Pour tromper le temps, je me penchais sur cette question de proximité géographique. Je compilai mes infos sur les adresses successives d’Henri, tout en les commentant pour Sosa, comme à mon habitude.
- Et bien ! En voilà des adresses : né à Meaux, marié à Tigeaux, ayant donné naissance à des enfants Tigeaux, Serris et Mortcerf.
Le tout se situait en Seine-et-Marne, dans un rayon de 30 km. Globalement il n’avait pas fait beaucoup de déplacements. Il me manquait encore son décès, mais cela me donnait une idée. 

Son épouse avait fait un peu plus de chemin : née dans les Côtes d’Armor et mariée à Tigeaux, soit environ 500 km.
- A la charnière du XIXème et du XXème, une Bretonne arrivée en Ile-de-France et exerçant le métier de cuisinière : il ne faut pas être grand clerc pour deviner qu’Ursule a fait partie de la vague d’émigration vers la capitale et sa région. 
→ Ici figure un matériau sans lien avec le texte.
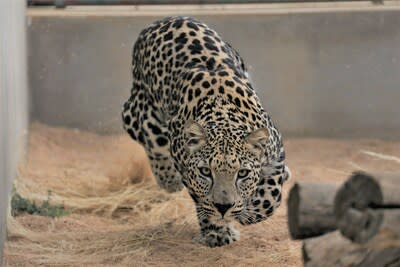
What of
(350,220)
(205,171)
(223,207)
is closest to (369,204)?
(350,220)

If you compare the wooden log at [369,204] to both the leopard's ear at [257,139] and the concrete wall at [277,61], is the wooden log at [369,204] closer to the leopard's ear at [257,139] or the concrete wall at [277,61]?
the leopard's ear at [257,139]

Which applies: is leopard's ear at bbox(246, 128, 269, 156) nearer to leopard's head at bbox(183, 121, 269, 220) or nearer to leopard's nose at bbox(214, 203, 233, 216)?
leopard's head at bbox(183, 121, 269, 220)

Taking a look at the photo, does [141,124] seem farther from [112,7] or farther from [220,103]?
[112,7]

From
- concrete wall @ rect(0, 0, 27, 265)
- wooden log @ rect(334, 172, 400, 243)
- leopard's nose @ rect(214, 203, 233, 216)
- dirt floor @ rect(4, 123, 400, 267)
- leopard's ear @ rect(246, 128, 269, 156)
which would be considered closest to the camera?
wooden log @ rect(334, 172, 400, 243)

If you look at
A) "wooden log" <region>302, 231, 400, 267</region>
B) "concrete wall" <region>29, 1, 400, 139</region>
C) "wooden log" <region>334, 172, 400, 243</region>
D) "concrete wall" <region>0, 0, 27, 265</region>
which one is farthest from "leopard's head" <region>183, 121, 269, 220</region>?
"concrete wall" <region>29, 1, 400, 139</region>

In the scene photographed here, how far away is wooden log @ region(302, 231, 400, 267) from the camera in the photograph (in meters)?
3.60

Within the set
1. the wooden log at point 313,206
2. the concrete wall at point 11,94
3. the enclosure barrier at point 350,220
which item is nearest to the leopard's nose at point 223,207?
the concrete wall at point 11,94

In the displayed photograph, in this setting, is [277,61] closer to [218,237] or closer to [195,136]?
[218,237]

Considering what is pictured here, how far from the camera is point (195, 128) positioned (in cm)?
632

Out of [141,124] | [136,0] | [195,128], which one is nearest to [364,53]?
[136,0]

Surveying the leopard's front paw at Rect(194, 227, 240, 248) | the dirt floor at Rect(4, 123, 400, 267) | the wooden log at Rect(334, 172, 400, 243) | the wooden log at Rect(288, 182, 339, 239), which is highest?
the wooden log at Rect(334, 172, 400, 243)

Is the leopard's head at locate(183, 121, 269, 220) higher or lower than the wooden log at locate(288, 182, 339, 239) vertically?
lower

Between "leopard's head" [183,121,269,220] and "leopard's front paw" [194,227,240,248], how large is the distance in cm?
38

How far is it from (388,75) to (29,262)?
536 centimetres
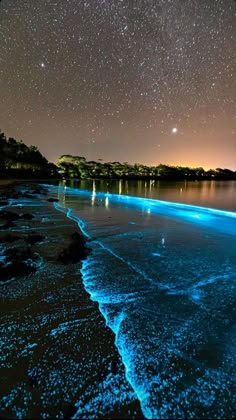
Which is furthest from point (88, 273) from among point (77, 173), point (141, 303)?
point (77, 173)

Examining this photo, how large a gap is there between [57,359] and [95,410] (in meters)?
0.79

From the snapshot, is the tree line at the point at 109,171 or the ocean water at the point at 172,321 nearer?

Les Bretons, et en particulier ceux originaires des Côtes du Nord (aujourd’hui appelées Côtes d’Armor) comme Ursule, ont été nombreux à quitter leurs foyer dans l’espoir d’une vie meilleure. L’effondrement de l'industrie textile, jusque-là très importante avec en particulier le tissage du lin et du chanvre, entraîna la fermeture de nombreuses usines et ateliers familiaux. L’émigration de milliers de Bretons (et de Bretonnes car elles ont été plus nombreuses que les hommes) vers la capitale devint une nécessité car, sous la pression démographique, la terre natale ne fournissait plus de possibilité de travail. Fuyant la misère, ne possédant que la richesse de ses bras, les jeunes filles se faisaient bonnes, cuisinières, lingères… 
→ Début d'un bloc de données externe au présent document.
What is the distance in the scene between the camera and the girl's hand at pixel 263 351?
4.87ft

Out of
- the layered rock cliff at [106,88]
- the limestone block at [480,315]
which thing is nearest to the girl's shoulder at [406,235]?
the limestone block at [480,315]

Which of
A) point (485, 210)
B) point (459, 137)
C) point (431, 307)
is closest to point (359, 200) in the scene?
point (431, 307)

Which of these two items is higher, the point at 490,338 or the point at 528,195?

- Au mieux ! Les pauvres ! Un certain nombre ont fini sur le trottoir, dis-je à mon chat.
Celui-ci me regardait attentivement. Je crois qu’il aimait bien que je lui raconte des histoires d’ancêtres… Quand il n’avait pas décidé de dormir ! 

Était-ce pour éviter un trop grand décalage entre la vie urbaine, un mode de vie et une langue si différente de tout ce qu’elle avait connu jusque là qu’Ursule s’était installée dans une petite localité en Seine-et-Marne et non à Paris directement ?
- Impossible à savoir ! 

Une heureuse surprise vint pimenter mes recherches :
- Oh ! Oh ! Sosa ! Qu’avons-nous là ? Les archives de Seine-et-Marne ont mis en ligne quelques années supplémentaires de recensement. Et dire que je l’ignorai ! Mais c’est bien, ça ! 

Grâce à ces nouveautés en ligne, je pus affiner un peu le parcours d’Henri, sans que je ne puisse néanmoins l’amener jusqu’à son terme puisque j’ignorai toujours où et quand il était mort.
- Il n’est peut-être pas mort ! Hein, Sosa ? Cela lui ferait, voyons voir… 146 ans ! Bon, OK : il est mort. 

Mais où ? Si je savais déjà qu’il avait habité Mortcerf pendant plusieurs années, les recensements me permirent de déterminer qu’il avait beaucoup bougé dans la commune même car à chaque état de la population il changeait d’adresse : les Égyptes, les Vallées, rue des Vallées.
- Tiens ? Est-ce que la population augmentant, le village des Vallées est devenu la rue des Vallées, désormais partie intégrantes de Mortcerf ? Il faudrait que je creuse cette piste. 

Mais pas maintenant, mon chat ayant décidé que c’était l’heure du dîner, il me réclamait bruyamment sa pitance.
- OK ! OK ! On y va… De toute façon moi aussi j’ai faim. Je refermai le capot de mon ordinateur portable et me dirigeai vers la cuisine. D’un bond Sosa m’avait précédée. C’est souvent ainsi que se terminai mes recherches : par l’appel du ventre de Sosa.